Steve Liesman just said that they are "modeling" the GDP impact of deficit spending ceasing because the debt limit is not raised.

Well, duh.   Since The Ticker began publication the fact that debt is (of course) additive to GDP when it is created, because the "money" created via new debt is spent on something, which means it "counts" in GDP, is a theme I have continually hammered on.

But this is in fact not final demand and not real; it is an apparition. 

Discussion of this fact has been studiously avoided in the mainstream media for the last five years. 

Until, suddenly, it's not.

In the last couple of days this fact has been brought up several times on CNBC and elsewhere.  Exactly what triggered people's remembrance of exponents along with exactly what deficit spending is and does is something I can't get my arms around, but I must admit to cracking a wry smile that suddenly a breakthrough appears to be occurring within the media and various "communications channels."

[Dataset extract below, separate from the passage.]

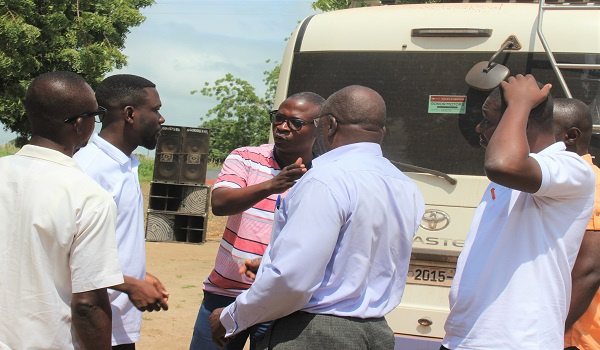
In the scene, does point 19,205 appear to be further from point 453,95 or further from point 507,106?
point 453,95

I'd like to take some credit for that since I've been incessantly pounding the table the entire time, but I won't.  I suspect that what's really going on here is that like the relative dearth of atheists in foxholes the very real potential of an actual "full stop" on the deficit game has forced people to contemplate exactly how many of their fingernails they have dug in to maintain their grip on the cliff face -- and that grip is becoming more and more tenuous by the day.

The ugly reality is that from 2000-2007 we added some $27 trillion in new debt to the system, and yet our "expansion" of GDP over that same period of time was less.

Now there will be people who argue that this is unfair, in that the GDP expansion was maintained in the subsequent years.  What they're missing is that the expansion was exponential and hit the wall in 2007, which is what called a halt to the games -- for a while.

The Federal Government has taken between 6-10% of the economy each year and substituted new debt for alleged final demand that didn't and still doesn't exist.  This is a short-term game that must and will fail, because it too will go exponential if not cut off. 

That is how you wind up as Greece did.

We're dangerously close to that cliff -- and instead of spending the last four years calling for the government to not step in and further extend the ponzi scheme we instead heard all about the "necessity" for the government to stand in place of the private debt-creation machine.

But as I pointed out this "substitution" is a gambit that cannot succeed because one cannot take a collapsed exponential pyramid scheme and shore it up -- it is mathematically impossible to do so on a continuing basis. 

Any attempt to do so simply makes the amount of pain that must be endured to restore balance worse.  This is the lesson of the 1930s, it is the lesson of Greece, and it is now the lesson that we will be forced to deal with -- and which is, after five years, starting to gain some currency among the mainstream media.

Welcome to 5th grade math class Mr. Liesman.  Please sharpen your pencil and take a seat.